-- Task brief --
Read the data and repeat it in full, exactly.

==== Record extracts ====

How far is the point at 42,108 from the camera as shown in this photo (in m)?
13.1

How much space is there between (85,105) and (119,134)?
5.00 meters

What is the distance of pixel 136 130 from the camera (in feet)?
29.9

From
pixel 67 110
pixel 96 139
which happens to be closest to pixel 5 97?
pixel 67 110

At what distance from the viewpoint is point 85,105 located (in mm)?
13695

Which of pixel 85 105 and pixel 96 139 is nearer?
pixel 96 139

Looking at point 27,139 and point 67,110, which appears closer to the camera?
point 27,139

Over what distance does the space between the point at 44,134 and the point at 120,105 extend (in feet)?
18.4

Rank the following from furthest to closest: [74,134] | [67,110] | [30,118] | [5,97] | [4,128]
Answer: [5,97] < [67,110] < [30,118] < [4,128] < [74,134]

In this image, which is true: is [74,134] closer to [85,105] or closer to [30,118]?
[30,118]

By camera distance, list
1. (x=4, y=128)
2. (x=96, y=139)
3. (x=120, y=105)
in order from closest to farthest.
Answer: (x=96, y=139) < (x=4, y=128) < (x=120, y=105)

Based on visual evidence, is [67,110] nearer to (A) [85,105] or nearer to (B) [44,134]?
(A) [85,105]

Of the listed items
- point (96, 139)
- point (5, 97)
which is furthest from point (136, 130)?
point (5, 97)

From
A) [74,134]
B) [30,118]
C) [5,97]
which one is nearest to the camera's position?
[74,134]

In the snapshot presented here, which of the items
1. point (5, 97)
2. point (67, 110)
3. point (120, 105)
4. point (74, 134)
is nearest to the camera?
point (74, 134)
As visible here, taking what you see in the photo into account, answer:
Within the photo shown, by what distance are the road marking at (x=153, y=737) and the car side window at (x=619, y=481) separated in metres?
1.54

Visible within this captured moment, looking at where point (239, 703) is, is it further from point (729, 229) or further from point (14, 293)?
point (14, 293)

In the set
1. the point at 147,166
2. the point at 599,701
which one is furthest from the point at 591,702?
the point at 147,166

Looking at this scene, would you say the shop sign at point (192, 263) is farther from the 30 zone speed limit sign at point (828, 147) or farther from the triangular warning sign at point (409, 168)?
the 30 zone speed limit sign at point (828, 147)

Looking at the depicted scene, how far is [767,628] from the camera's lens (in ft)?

====

-- The answer --
How far is the point at 42,108 from the camera as shown in this photo (in m)?
13.1

How much space is there between (85,105) and (119,134)?
5.00 meters

What is the distance of pixel 136 130 from the camera (in feet)?
29.9

From
pixel 67 110
pixel 96 139
which happens to be closest to pixel 5 97?
pixel 67 110

At what distance from the viewpoint is point 85,105 located (in mm)?
13695

Which of pixel 85 105 and pixel 96 139 is nearer?
pixel 96 139

Looking at point 27,139 and point 67,110, which appears closer to the camera?
point 27,139

Over what distance does the space between the point at 44,134 and the point at 120,105 extend (in feet)?
18.4

Rank the following from furthest to closest: [74,134] | [67,110] | [30,118] | [5,97] | [4,128]
Answer: [5,97] < [67,110] < [30,118] < [4,128] < [74,134]

In this image, which is true: is [74,134] closer to [85,105] or closer to [30,118]?
[30,118]

By camera distance, list
1. (x=4, y=128)
2. (x=96, y=139)
3. (x=120, y=105)
in order from closest to farthest.
Answer: (x=96, y=139) < (x=4, y=128) < (x=120, y=105)

Based on visual evidence, is [67,110] nearer to (A) [85,105] or nearer to (B) [44,134]?
(A) [85,105]

Of the listed items
- point (96, 139)
- point (5, 97)
which is furthest from point (136, 130)?
point (5, 97)

From
A) [74,134]
B) [30,118]
C) [5,97]
which one is nearest to the camera's position?
[74,134]

In the snapshot presented here, which of the items
1. point (5, 97)
2. point (67, 110)
3. point (120, 105)
4. point (74, 134)
is nearest to the camera?
point (74, 134)
As visible here, taking what you see in the photo into account, answer:
Within the photo shown, by what distance are the road marking at (x=153, y=737) and the car side window at (x=619, y=481) separated in metres?
1.54

Visible within this captured moment, looking at where point (239, 703) is, is it further from point (729, 229) or further from point (14, 293)?
point (14, 293)

In the set
1. the point at 147,166
2. the point at 599,701
which one is furthest from the point at 591,702?
the point at 147,166

Looking at this scene, would you say the shop sign at point (192, 263) is farther from the 30 zone speed limit sign at point (828, 147) or farther from the triangular warning sign at point (409, 168)?
the 30 zone speed limit sign at point (828, 147)

Looking at the depicted scene, how far is [767,628] from the camera's lens (in ft)?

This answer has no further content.